A malícia está nas ações de governos e de algumas empresas que estão sob o comando de gente que personificam a maldade e tentam justificá-la como necessária a um interesse difuso, quando na verdade o preço da destruição das organizações de interesse difuso será para o benefício de uma coletividade que aderiu ao mal. Por isso destroem entidades que defendem a cultura, a ciência (universidades inclusas), as de proteção ambiental, as de interesse de grupos étnicos (índios inclusos) e buscam retirar das leis proteções trabalhistas argumentando que são boas e necessárias aqueles que justamente serão os mais prejudicados.

Embora o rol de maldades parecesse não promover diretamente a destruição das famílias, eis que a covid-19 vem escancarar que em prol da malícia que existe nessa gente é necessário que pessoas devam morrer por um suposto benefício econômico que no final de tudo não será garantia de êxito, mas é certo que já deixou famílias destroçadas pela perda de alguém muito importante em laço afetivo e, ou material. Famílias que perderam para a covid-19 o principal, ou membro importante para o sustento familiar e que provavelmente terão que enfrentar privações, perdas de patrimônio e de qualidade de vida em benefício de um projeto político e de poder que tem sua raiz na malícia. Governos quando expõem as famílias a um contato forçado com um vírus que não possui remédio ou vacina pode ser sim chamados de genocida e muitas dessas decisões ainda serão levadas aos tribunais pedindo reparação por todas essas mortes (hoje mais de 85 mil).

Alguns governos e empresas estão obrigando os declarados grupos de risco e de pessoas que coabitam com grupos de risco o retorno ao trabalho, ou seja, aqueles mais propensos a morrer de covid-19 estão sendo forçados a serem exporem ao vírus, ou mesmo de levar a doença para um parente idoso ou qualquer outro que tenha comorbidades que favoreçam a forma mais grave da doença. Quem tem mais de 60 anos costumam a ser os mais vulneráveis, pois possuem um sistema imunológico mais enfraquecido e toda aquela polêmica inicial de isolamento vertical ou horizontal agora está sendo reduzida a uma única via: a da completa exposição de todos e que morram aqueles que tem que morrer mesmo. Se essa ação de governos e empresas não é uma ato genocida então precisamos urgentemente revisar a história e absolver os condenados no tribunal de Nuremberg.
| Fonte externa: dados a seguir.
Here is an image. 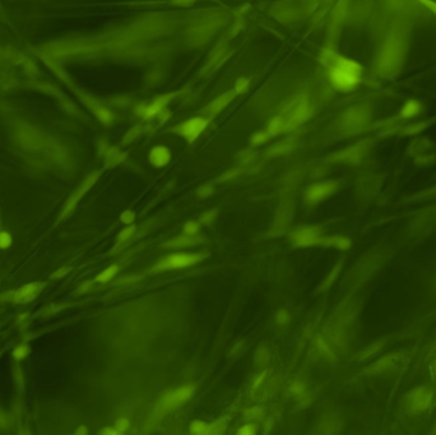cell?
Returning <instances> with one entry per match:
<instances>
[{
  "label": "cell",
  "mask_w": 436,
  "mask_h": 435,
  "mask_svg": "<svg viewBox=\"0 0 436 435\" xmlns=\"http://www.w3.org/2000/svg\"><path fill=\"white\" fill-rule=\"evenodd\" d=\"M409 154L416 159V164L429 166L435 161L434 143L427 137H420L411 145Z\"/></svg>",
  "instance_id": "10"
},
{
  "label": "cell",
  "mask_w": 436,
  "mask_h": 435,
  "mask_svg": "<svg viewBox=\"0 0 436 435\" xmlns=\"http://www.w3.org/2000/svg\"><path fill=\"white\" fill-rule=\"evenodd\" d=\"M419 2L421 3L422 5H425L427 9L431 10V12L436 15V3L435 2H432V0H419Z\"/></svg>",
  "instance_id": "44"
},
{
  "label": "cell",
  "mask_w": 436,
  "mask_h": 435,
  "mask_svg": "<svg viewBox=\"0 0 436 435\" xmlns=\"http://www.w3.org/2000/svg\"><path fill=\"white\" fill-rule=\"evenodd\" d=\"M295 148V141L293 140H285L282 142L277 143L268 151V154L270 156H283V154L288 153Z\"/></svg>",
  "instance_id": "22"
},
{
  "label": "cell",
  "mask_w": 436,
  "mask_h": 435,
  "mask_svg": "<svg viewBox=\"0 0 436 435\" xmlns=\"http://www.w3.org/2000/svg\"><path fill=\"white\" fill-rule=\"evenodd\" d=\"M311 114H313V107H311L310 102L308 100H301L293 107H290V110H286L283 112V117L286 119V128L285 132H290V130L296 129L300 127L301 124L310 119Z\"/></svg>",
  "instance_id": "9"
},
{
  "label": "cell",
  "mask_w": 436,
  "mask_h": 435,
  "mask_svg": "<svg viewBox=\"0 0 436 435\" xmlns=\"http://www.w3.org/2000/svg\"><path fill=\"white\" fill-rule=\"evenodd\" d=\"M101 153L102 156H104L107 166H116V165L121 164V162L125 159V154H124L120 149L113 146L107 145V143L101 148Z\"/></svg>",
  "instance_id": "17"
},
{
  "label": "cell",
  "mask_w": 436,
  "mask_h": 435,
  "mask_svg": "<svg viewBox=\"0 0 436 435\" xmlns=\"http://www.w3.org/2000/svg\"><path fill=\"white\" fill-rule=\"evenodd\" d=\"M95 112H96L97 118H99L102 123H105V124H110V123L112 122V114H111L109 110L105 109V107L97 106L96 109H95Z\"/></svg>",
  "instance_id": "30"
},
{
  "label": "cell",
  "mask_w": 436,
  "mask_h": 435,
  "mask_svg": "<svg viewBox=\"0 0 436 435\" xmlns=\"http://www.w3.org/2000/svg\"><path fill=\"white\" fill-rule=\"evenodd\" d=\"M198 243H199V240H198L197 236L182 235V236H176V238H172L171 240L167 241V243L165 244V248H170V249L192 248V246H194L195 244H198Z\"/></svg>",
  "instance_id": "21"
},
{
  "label": "cell",
  "mask_w": 436,
  "mask_h": 435,
  "mask_svg": "<svg viewBox=\"0 0 436 435\" xmlns=\"http://www.w3.org/2000/svg\"><path fill=\"white\" fill-rule=\"evenodd\" d=\"M200 230V223L197 221H189L184 226V235L188 236H198Z\"/></svg>",
  "instance_id": "31"
},
{
  "label": "cell",
  "mask_w": 436,
  "mask_h": 435,
  "mask_svg": "<svg viewBox=\"0 0 436 435\" xmlns=\"http://www.w3.org/2000/svg\"><path fill=\"white\" fill-rule=\"evenodd\" d=\"M237 172H239V170H237V169H234V170H231V171H230V172H226V174H223V175H222V176H221V179H219V180H221V181H224V180H228V179H232V177H234V176H235V175H236V174H237Z\"/></svg>",
  "instance_id": "45"
},
{
  "label": "cell",
  "mask_w": 436,
  "mask_h": 435,
  "mask_svg": "<svg viewBox=\"0 0 436 435\" xmlns=\"http://www.w3.org/2000/svg\"><path fill=\"white\" fill-rule=\"evenodd\" d=\"M118 272H119V266L118 264H113V266H110L109 268H106L105 271H102L101 273H100L99 276L96 277V281L101 282V284L109 282L110 280H112L113 277L118 274Z\"/></svg>",
  "instance_id": "24"
},
{
  "label": "cell",
  "mask_w": 436,
  "mask_h": 435,
  "mask_svg": "<svg viewBox=\"0 0 436 435\" xmlns=\"http://www.w3.org/2000/svg\"><path fill=\"white\" fill-rule=\"evenodd\" d=\"M27 354H28V347L27 346L18 347V349H15V351H14V356L17 357V359H23V357L27 356Z\"/></svg>",
  "instance_id": "43"
},
{
  "label": "cell",
  "mask_w": 436,
  "mask_h": 435,
  "mask_svg": "<svg viewBox=\"0 0 436 435\" xmlns=\"http://www.w3.org/2000/svg\"><path fill=\"white\" fill-rule=\"evenodd\" d=\"M422 112V105L421 102L417 101V100H408L406 104L402 106L401 111H399L398 118L401 120H408L412 118L417 117Z\"/></svg>",
  "instance_id": "20"
},
{
  "label": "cell",
  "mask_w": 436,
  "mask_h": 435,
  "mask_svg": "<svg viewBox=\"0 0 436 435\" xmlns=\"http://www.w3.org/2000/svg\"><path fill=\"white\" fill-rule=\"evenodd\" d=\"M212 193H213V185L212 184H204V185H202L199 189H198V195H199L200 198H203V199H204V198H207V197H210Z\"/></svg>",
  "instance_id": "39"
},
{
  "label": "cell",
  "mask_w": 436,
  "mask_h": 435,
  "mask_svg": "<svg viewBox=\"0 0 436 435\" xmlns=\"http://www.w3.org/2000/svg\"><path fill=\"white\" fill-rule=\"evenodd\" d=\"M323 230L318 226H303L291 234V243L297 248L322 245L324 238Z\"/></svg>",
  "instance_id": "8"
},
{
  "label": "cell",
  "mask_w": 436,
  "mask_h": 435,
  "mask_svg": "<svg viewBox=\"0 0 436 435\" xmlns=\"http://www.w3.org/2000/svg\"><path fill=\"white\" fill-rule=\"evenodd\" d=\"M403 61V51L397 43H389L381 49L378 56V71L383 76L398 73V68Z\"/></svg>",
  "instance_id": "4"
},
{
  "label": "cell",
  "mask_w": 436,
  "mask_h": 435,
  "mask_svg": "<svg viewBox=\"0 0 436 435\" xmlns=\"http://www.w3.org/2000/svg\"><path fill=\"white\" fill-rule=\"evenodd\" d=\"M264 378H265V373H262L260 375H258V377L255 378L254 382H253V388L259 387V385L263 383V380H264Z\"/></svg>",
  "instance_id": "46"
},
{
  "label": "cell",
  "mask_w": 436,
  "mask_h": 435,
  "mask_svg": "<svg viewBox=\"0 0 436 435\" xmlns=\"http://www.w3.org/2000/svg\"><path fill=\"white\" fill-rule=\"evenodd\" d=\"M291 393L299 400H304L305 397H308V391H306L305 385L300 382H296L291 385Z\"/></svg>",
  "instance_id": "26"
},
{
  "label": "cell",
  "mask_w": 436,
  "mask_h": 435,
  "mask_svg": "<svg viewBox=\"0 0 436 435\" xmlns=\"http://www.w3.org/2000/svg\"><path fill=\"white\" fill-rule=\"evenodd\" d=\"M328 77L332 86L338 91H353L362 78V66L352 59L330 54Z\"/></svg>",
  "instance_id": "1"
},
{
  "label": "cell",
  "mask_w": 436,
  "mask_h": 435,
  "mask_svg": "<svg viewBox=\"0 0 436 435\" xmlns=\"http://www.w3.org/2000/svg\"><path fill=\"white\" fill-rule=\"evenodd\" d=\"M272 137V134H270L268 130H264V132H259V133H255V134H253L251 140H250V143H251V146H259L263 145V143L267 142L269 138Z\"/></svg>",
  "instance_id": "28"
},
{
  "label": "cell",
  "mask_w": 436,
  "mask_h": 435,
  "mask_svg": "<svg viewBox=\"0 0 436 435\" xmlns=\"http://www.w3.org/2000/svg\"><path fill=\"white\" fill-rule=\"evenodd\" d=\"M427 127V123H415V124L406 125L402 129L401 134L402 135H416L419 134L421 130H424Z\"/></svg>",
  "instance_id": "25"
},
{
  "label": "cell",
  "mask_w": 436,
  "mask_h": 435,
  "mask_svg": "<svg viewBox=\"0 0 436 435\" xmlns=\"http://www.w3.org/2000/svg\"><path fill=\"white\" fill-rule=\"evenodd\" d=\"M195 392V387L193 384H184L179 388L166 392L156 405L157 414H167L170 411H174L175 408L180 407L181 405L187 403L190 398L193 397Z\"/></svg>",
  "instance_id": "3"
},
{
  "label": "cell",
  "mask_w": 436,
  "mask_h": 435,
  "mask_svg": "<svg viewBox=\"0 0 436 435\" xmlns=\"http://www.w3.org/2000/svg\"><path fill=\"white\" fill-rule=\"evenodd\" d=\"M435 393L430 387H417L407 395L406 408L409 413L424 414L432 407Z\"/></svg>",
  "instance_id": "5"
},
{
  "label": "cell",
  "mask_w": 436,
  "mask_h": 435,
  "mask_svg": "<svg viewBox=\"0 0 436 435\" xmlns=\"http://www.w3.org/2000/svg\"><path fill=\"white\" fill-rule=\"evenodd\" d=\"M339 189L337 180H324L310 185L304 194V199L308 205H315L332 197Z\"/></svg>",
  "instance_id": "7"
},
{
  "label": "cell",
  "mask_w": 436,
  "mask_h": 435,
  "mask_svg": "<svg viewBox=\"0 0 436 435\" xmlns=\"http://www.w3.org/2000/svg\"><path fill=\"white\" fill-rule=\"evenodd\" d=\"M100 433H101V434H107V435H116V434H119L118 430H116V429H115V426H113V428H104V429H101V431H100Z\"/></svg>",
  "instance_id": "47"
},
{
  "label": "cell",
  "mask_w": 436,
  "mask_h": 435,
  "mask_svg": "<svg viewBox=\"0 0 436 435\" xmlns=\"http://www.w3.org/2000/svg\"><path fill=\"white\" fill-rule=\"evenodd\" d=\"M370 122V112L363 106H353L342 115L340 127L346 133H360Z\"/></svg>",
  "instance_id": "6"
},
{
  "label": "cell",
  "mask_w": 436,
  "mask_h": 435,
  "mask_svg": "<svg viewBox=\"0 0 436 435\" xmlns=\"http://www.w3.org/2000/svg\"><path fill=\"white\" fill-rule=\"evenodd\" d=\"M129 426H130V423H129L128 418L118 419V421H116V424H115V429L118 430L119 434H124L125 431H128Z\"/></svg>",
  "instance_id": "35"
},
{
  "label": "cell",
  "mask_w": 436,
  "mask_h": 435,
  "mask_svg": "<svg viewBox=\"0 0 436 435\" xmlns=\"http://www.w3.org/2000/svg\"><path fill=\"white\" fill-rule=\"evenodd\" d=\"M41 284L37 282H33V284L26 285L22 289H19L15 292L14 295V301L15 303H28V301L33 300L38 293L41 292Z\"/></svg>",
  "instance_id": "16"
},
{
  "label": "cell",
  "mask_w": 436,
  "mask_h": 435,
  "mask_svg": "<svg viewBox=\"0 0 436 435\" xmlns=\"http://www.w3.org/2000/svg\"><path fill=\"white\" fill-rule=\"evenodd\" d=\"M99 176H100V171L92 172V174L89 175V176L87 177L86 180H84L83 184H82L81 187H79L78 189L76 190V192H74V194L71 195V198H69L68 203H66L65 207H64L63 213H61V218L65 217L66 215H69V213H71L72 211H73L74 208H76V205L78 204L79 200H81L82 198H83V195L86 194V193L88 192L89 189H91L92 185H94L95 182L97 181Z\"/></svg>",
  "instance_id": "13"
},
{
  "label": "cell",
  "mask_w": 436,
  "mask_h": 435,
  "mask_svg": "<svg viewBox=\"0 0 436 435\" xmlns=\"http://www.w3.org/2000/svg\"><path fill=\"white\" fill-rule=\"evenodd\" d=\"M149 162L154 167H165L171 161V151L166 146H154L149 152Z\"/></svg>",
  "instance_id": "15"
},
{
  "label": "cell",
  "mask_w": 436,
  "mask_h": 435,
  "mask_svg": "<svg viewBox=\"0 0 436 435\" xmlns=\"http://www.w3.org/2000/svg\"><path fill=\"white\" fill-rule=\"evenodd\" d=\"M134 220H135V213H134L131 210H128L125 211V212L121 213L120 221L124 223V225H131V223L134 222Z\"/></svg>",
  "instance_id": "36"
},
{
  "label": "cell",
  "mask_w": 436,
  "mask_h": 435,
  "mask_svg": "<svg viewBox=\"0 0 436 435\" xmlns=\"http://www.w3.org/2000/svg\"><path fill=\"white\" fill-rule=\"evenodd\" d=\"M227 429V420L221 418L211 424V434H222Z\"/></svg>",
  "instance_id": "29"
},
{
  "label": "cell",
  "mask_w": 436,
  "mask_h": 435,
  "mask_svg": "<svg viewBox=\"0 0 436 435\" xmlns=\"http://www.w3.org/2000/svg\"><path fill=\"white\" fill-rule=\"evenodd\" d=\"M12 244V238H10V235L8 233H0V248L5 249L8 248V246Z\"/></svg>",
  "instance_id": "41"
},
{
  "label": "cell",
  "mask_w": 436,
  "mask_h": 435,
  "mask_svg": "<svg viewBox=\"0 0 436 435\" xmlns=\"http://www.w3.org/2000/svg\"><path fill=\"white\" fill-rule=\"evenodd\" d=\"M66 272H68V269H63V271H61V272H60V271H59V272H58V273H55V274H54V277H55V279H58V276H63V274H65V273H66Z\"/></svg>",
  "instance_id": "50"
},
{
  "label": "cell",
  "mask_w": 436,
  "mask_h": 435,
  "mask_svg": "<svg viewBox=\"0 0 436 435\" xmlns=\"http://www.w3.org/2000/svg\"><path fill=\"white\" fill-rule=\"evenodd\" d=\"M255 433H257V428L253 424H245L237 430V434L240 435H254Z\"/></svg>",
  "instance_id": "40"
},
{
  "label": "cell",
  "mask_w": 436,
  "mask_h": 435,
  "mask_svg": "<svg viewBox=\"0 0 436 435\" xmlns=\"http://www.w3.org/2000/svg\"><path fill=\"white\" fill-rule=\"evenodd\" d=\"M249 87V79L247 78H240L239 81L235 83V94H242Z\"/></svg>",
  "instance_id": "37"
},
{
  "label": "cell",
  "mask_w": 436,
  "mask_h": 435,
  "mask_svg": "<svg viewBox=\"0 0 436 435\" xmlns=\"http://www.w3.org/2000/svg\"><path fill=\"white\" fill-rule=\"evenodd\" d=\"M351 240L347 236L343 235H333V236H324L323 241H322V246H327V248H334L338 250H347L351 248Z\"/></svg>",
  "instance_id": "19"
},
{
  "label": "cell",
  "mask_w": 436,
  "mask_h": 435,
  "mask_svg": "<svg viewBox=\"0 0 436 435\" xmlns=\"http://www.w3.org/2000/svg\"><path fill=\"white\" fill-rule=\"evenodd\" d=\"M193 2H194V0H174L175 4L182 5V7H187V5H190Z\"/></svg>",
  "instance_id": "48"
},
{
  "label": "cell",
  "mask_w": 436,
  "mask_h": 435,
  "mask_svg": "<svg viewBox=\"0 0 436 435\" xmlns=\"http://www.w3.org/2000/svg\"><path fill=\"white\" fill-rule=\"evenodd\" d=\"M276 320H277V323L281 324V326L287 324L288 320H290V314H288V311L286 310V309H282V310L278 311L277 315H276Z\"/></svg>",
  "instance_id": "38"
},
{
  "label": "cell",
  "mask_w": 436,
  "mask_h": 435,
  "mask_svg": "<svg viewBox=\"0 0 436 435\" xmlns=\"http://www.w3.org/2000/svg\"><path fill=\"white\" fill-rule=\"evenodd\" d=\"M204 258L202 253H190V251H176L170 256H166L161 261L157 262L152 271H174V269H184L199 263Z\"/></svg>",
  "instance_id": "2"
},
{
  "label": "cell",
  "mask_w": 436,
  "mask_h": 435,
  "mask_svg": "<svg viewBox=\"0 0 436 435\" xmlns=\"http://www.w3.org/2000/svg\"><path fill=\"white\" fill-rule=\"evenodd\" d=\"M208 125V119L207 118H192V119L187 120V122L181 123V124L177 125L174 129V132L176 134H179L180 137H182L184 140L193 142L194 140H197L200 134L203 133V130L207 128Z\"/></svg>",
  "instance_id": "12"
},
{
  "label": "cell",
  "mask_w": 436,
  "mask_h": 435,
  "mask_svg": "<svg viewBox=\"0 0 436 435\" xmlns=\"http://www.w3.org/2000/svg\"><path fill=\"white\" fill-rule=\"evenodd\" d=\"M368 149L369 142L363 141V142L348 147V148L343 149V151L337 152V153H334L333 156L329 157V161L337 162V164L356 165L365 158L366 153H368Z\"/></svg>",
  "instance_id": "11"
},
{
  "label": "cell",
  "mask_w": 436,
  "mask_h": 435,
  "mask_svg": "<svg viewBox=\"0 0 436 435\" xmlns=\"http://www.w3.org/2000/svg\"><path fill=\"white\" fill-rule=\"evenodd\" d=\"M189 430L195 435H207L211 434V424L204 423L202 420H194L189 426Z\"/></svg>",
  "instance_id": "23"
},
{
  "label": "cell",
  "mask_w": 436,
  "mask_h": 435,
  "mask_svg": "<svg viewBox=\"0 0 436 435\" xmlns=\"http://www.w3.org/2000/svg\"><path fill=\"white\" fill-rule=\"evenodd\" d=\"M434 373H435V375H436V359H435V362H434Z\"/></svg>",
  "instance_id": "51"
},
{
  "label": "cell",
  "mask_w": 436,
  "mask_h": 435,
  "mask_svg": "<svg viewBox=\"0 0 436 435\" xmlns=\"http://www.w3.org/2000/svg\"><path fill=\"white\" fill-rule=\"evenodd\" d=\"M134 233H135V227L131 225H126L125 227L119 233L116 241H118V243H124V241H126L128 239H130L131 236L134 235Z\"/></svg>",
  "instance_id": "32"
},
{
  "label": "cell",
  "mask_w": 436,
  "mask_h": 435,
  "mask_svg": "<svg viewBox=\"0 0 436 435\" xmlns=\"http://www.w3.org/2000/svg\"><path fill=\"white\" fill-rule=\"evenodd\" d=\"M339 271H340V264H337V266H335L334 268H333V271L330 272L329 274H328L327 279L324 280L323 285H322V290L329 289V287L332 286L333 284H334V281H335V280H337V276H338V274H339Z\"/></svg>",
  "instance_id": "27"
},
{
  "label": "cell",
  "mask_w": 436,
  "mask_h": 435,
  "mask_svg": "<svg viewBox=\"0 0 436 435\" xmlns=\"http://www.w3.org/2000/svg\"><path fill=\"white\" fill-rule=\"evenodd\" d=\"M245 419L247 420H257V419L262 418L263 416V408L262 407H251L247 408L244 414Z\"/></svg>",
  "instance_id": "34"
},
{
  "label": "cell",
  "mask_w": 436,
  "mask_h": 435,
  "mask_svg": "<svg viewBox=\"0 0 436 435\" xmlns=\"http://www.w3.org/2000/svg\"><path fill=\"white\" fill-rule=\"evenodd\" d=\"M88 433V430H87V428H84V426H79L78 430H77V434H87Z\"/></svg>",
  "instance_id": "49"
},
{
  "label": "cell",
  "mask_w": 436,
  "mask_h": 435,
  "mask_svg": "<svg viewBox=\"0 0 436 435\" xmlns=\"http://www.w3.org/2000/svg\"><path fill=\"white\" fill-rule=\"evenodd\" d=\"M139 133H141V127H134L133 129L129 130L128 134L125 135V138H124V142H126V143L131 142V141L135 140V138L138 137Z\"/></svg>",
  "instance_id": "42"
},
{
  "label": "cell",
  "mask_w": 436,
  "mask_h": 435,
  "mask_svg": "<svg viewBox=\"0 0 436 435\" xmlns=\"http://www.w3.org/2000/svg\"><path fill=\"white\" fill-rule=\"evenodd\" d=\"M235 95L236 94H235L234 91V92H230V94L221 95V96L217 97V99L213 100L207 107V115H210V117H215V115L219 114V112H221L222 110H223L224 107H226L227 105L234 100Z\"/></svg>",
  "instance_id": "18"
},
{
  "label": "cell",
  "mask_w": 436,
  "mask_h": 435,
  "mask_svg": "<svg viewBox=\"0 0 436 435\" xmlns=\"http://www.w3.org/2000/svg\"><path fill=\"white\" fill-rule=\"evenodd\" d=\"M217 215H218V208H213V210L207 211V212H204L202 216H200L199 223H203V225H210L211 222H213V221L216 220Z\"/></svg>",
  "instance_id": "33"
},
{
  "label": "cell",
  "mask_w": 436,
  "mask_h": 435,
  "mask_svg": "<svg viewBox=\"0 0 436 435\" xmlns=\"http://www.w3.org/2000/svg\"><path fill=\"white\" fill-rule=\"evenodd\" d=\"M170 100H171V95H164V96L158 97V99H156L154 101H152L151 104L141 106L136 110V112L139 114V117L144 118V119L153 118L154 115H158L159 112L165 109V106L169 104Z\"/></svg>",
  "instance_id": "14"
}]
</instances>
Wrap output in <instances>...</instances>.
Outro ponto importante é esclarecer que aqueles mais propensos a morrer são os que dependem de um hospital público, haja vista que as estatísticas dizem que a taxa de cura é 50% em hospitais privados, ou seja, novamente é a base da pirâmide social que mais tem a perder, inclusive a própria vida.

Finalizando, quando o Supremo Tribunal Federal determinou que as políticas de isolamento deveriam ser promovidas pelos governos estaduais e municipais foi por meio da perspectiva que o Brasil, por ter característica continental, obviamente em suas regiões geográficas haveria graus diferenciados de infecção e de controle da pandemia. O que fez, por exemplo, que Manaus fosse a primeira capital a colapsar o sistema público e privado e também a primeira, depois de quatro meses, a ter pouco menos de 50% de ocupação das UTIs. Infelizmente, algumas cidades começaram a viver o drama manauara e uma delas Ribeirão Preto, uma das mais ricas cidades do noroeste paulista que começou a colapsar. Essas diferenças de distintos momentos da pandemia nas regiões brasileiras faz que a média das mortes permaneça estável em mais de mil mortes diárias, pois quando um capital apresenta melhora, como o caso de São Paulo e Manaus, os casos explodem no interior sendo mais dramático em São Paulo devido ao tamanho de sua população.

Quando uma empresa ou entidade federal que tem funcionários em várias cidades de regiões brasileiras determina que os grupos de risco, ou aqueles que coabitam com esses retornem ao trabalho, ignoram justamente os diversos momentos que vivem as regiões brasileiras e expõem seus funcionários e familiares ao elevado risco de morte.

A malícia que carregam as ações de governos e de empresas simplesmente aumentam a sensação que vivemos em um inferno de longa duração e que tem por finalidade admitirmos que tudo isso foi inevitável e nos vejamos tacitamente banalizando o mal. Não podemos ser vencidos pelo cansaço e o nosso retorno ao paraíso passa pela constatação que eles é que estão sem roupa e por mais que se apoiem na mentira toda a sua malícia está exposta.